Nell’ultimo secolo di vita, prima cioè dello scellerato abbattimento avvenuto nel 1803 a seguito di un decreto firmato da Napoleone Bonaparte, la cattedrale fu sottoposta a diversi importanti interventi decorativi che ne accrebbero ulteriormente il valore artistico[10] e il conseguente rimpianto per la sua repentina demolizione.

 

 

[1] Tra le principali fonti sull’argomento: Francesco Gasparolo, “La vecchia cattedrale di Alessandria”,  Società di Storia Arte e archeologia Accademia degli Immobili, 1904; “Alle radici di Alessandria”, a cura della Fondazione CRA”, Giulio Ieni, “La cattedrale antica”; Eva Gatti, “La vecchia cattedrale”.

[2] Di pertinenza del quartiere di Marengo ovvero di proprietà del quartiere di Rovereto.

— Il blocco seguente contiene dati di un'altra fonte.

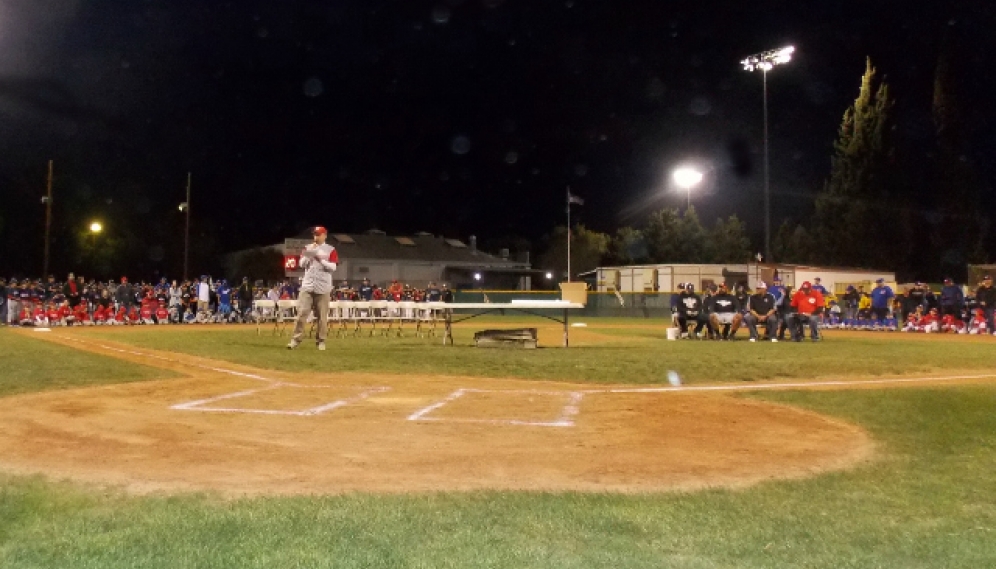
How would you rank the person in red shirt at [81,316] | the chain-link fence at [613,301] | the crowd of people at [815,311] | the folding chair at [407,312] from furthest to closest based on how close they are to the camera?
the chain-link fence at [613,301] < the person in red shirt at [81,316] < the crowd of people at [815,311] < the folding chair at [407,312]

Secondo Pietro Civalieri apparteneva ai Marchesi di Bosco che gli alessandrini presero in allodio.

[3] Da notare che la Platea Major si trovava all’epoca in periferia, giacché il centro era rappresentato dalla zona di Santa Maria di Castello. Era comunque un punto destinato a diventare focale per la sua vicinanza al ponte sul fiume Tanaro e al “Palatium Vetus”, primo nucleo del potere politico-giudiziario.

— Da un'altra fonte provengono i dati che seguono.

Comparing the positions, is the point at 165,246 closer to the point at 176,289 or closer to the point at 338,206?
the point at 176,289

[4] In età comunale il popolo si radunava nelle chiese dove si tenevano le assemblee. I templi costituivano dunque il centro della vita politica. La cattedrale veniva considerata come appartenente al comune e di conseguenza i cittadini dovevano pagare una tassa per coprirne i costi di costruzione e di mantenimento. Al contrario, i palazzi comunali servivano soltanto all’amministrazione ordinaria della giustizia e alle riunioni più ristrette.

[5] Vedasi le relazioni di visita pastorale dei vescovi Arborio Gattinara (1730) e De Rossi (1760), oltre agli appunti del canonico casalese Giuseppe de Conti. Di grande interesse la perizia effettuata da Pietro Casalini, architetto del Comune, per stimare la spesa della definitiva demolizione ordinata da Napoleone nel 1803.

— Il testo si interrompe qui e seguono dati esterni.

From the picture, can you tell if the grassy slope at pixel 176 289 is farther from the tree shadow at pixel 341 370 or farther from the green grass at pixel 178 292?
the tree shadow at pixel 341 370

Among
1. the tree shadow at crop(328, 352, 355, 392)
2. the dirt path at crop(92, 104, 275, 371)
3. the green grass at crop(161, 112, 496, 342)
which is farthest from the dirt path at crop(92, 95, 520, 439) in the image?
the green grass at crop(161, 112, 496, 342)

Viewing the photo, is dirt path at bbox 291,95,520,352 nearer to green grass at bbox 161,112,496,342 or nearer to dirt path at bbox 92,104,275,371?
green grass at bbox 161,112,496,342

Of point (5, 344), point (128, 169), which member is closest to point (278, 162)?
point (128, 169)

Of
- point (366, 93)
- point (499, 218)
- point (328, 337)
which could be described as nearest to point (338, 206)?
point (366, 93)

[6] Peraltro non estraneo alla tradizione locale e monferrina dell’epoca. Simile al vecchio duomo è infatti la chiesa di S. Dalmazzo a Quargnento, i cui lavori di costruzione vennero iniziati il 31 Marzo 1270 dai magistri comacilli  Ruffino Taiso e Giacomo Raco

[7] Il galletto in ottone dorato, alto 31 centimetri dalle zampe alla cresta e lungo 43 centimetri dal becco alla punta della coda, ora posto sopra le campane dell’orologio di Palazzo Rosso, simboleggia ottocento anni di storica rivalità con Casale Monferrato.

[8] Non tutti però ritengono di vedere ritratte le sembianze dell’astuto contadino. Ercole Ricotti sostenne infatti che la figura scolpita fosse in realtà quella di Anselmo Medico, console dei piacentini e comandante di tutto l’esercito alessandrino al tempo dell’assedio. Inoltre, a proposito della presunta forma di cacio sul capo, pensava si trattasse di un berretto dottorale. Di diverso avviso Francesco Gasparolo, secondo il quale la sproporzione di tale peso rispetto al resto del corpo, nonché il faticoso atteggiamento per sostenerlo, rendesse più plausibile l’ipotesi di una formaggetta lodigiana. Verosimilmente il poco artistico telamone raffigura appunto un Atlante che regge il mondo, un tempo sistemato a ornamento di un antico palazzo longobardo. A parere di Carlo A-Valle, si trovava nella villa regia di Marengo, poi andata distrutta a seguito della fondazione di Alessandria.

[9] Si tratta di un quadrante di indubbia originalità. La leggenda popolare narra che al suo ignoto costruttore vennero strappati gli occhi per impedirgli di produrne un altro uguale.

[10] Il ciclo pittorico della cappella di S. Giuseppe ad opera di Gian Antonio Gioannini per le quadrature e di Gian Carlo Aliberti per le figure, così come gli affreschi della cappella della Salve sempre di Gioannini e di Giuseppe Bianchi. Ancora: la creazione di addobbi festivi, quali i due “cartelloni” da esporsi alla solennità di S. Pietro, dipinti nel 1769, oppure la realizzazione di “macchine” di sicuro effetto scenografico, tra cui il gruppo di tele costituenti l’apparato per il Santo Sepolcro, affidato ai fratelli Galliari nel 1780.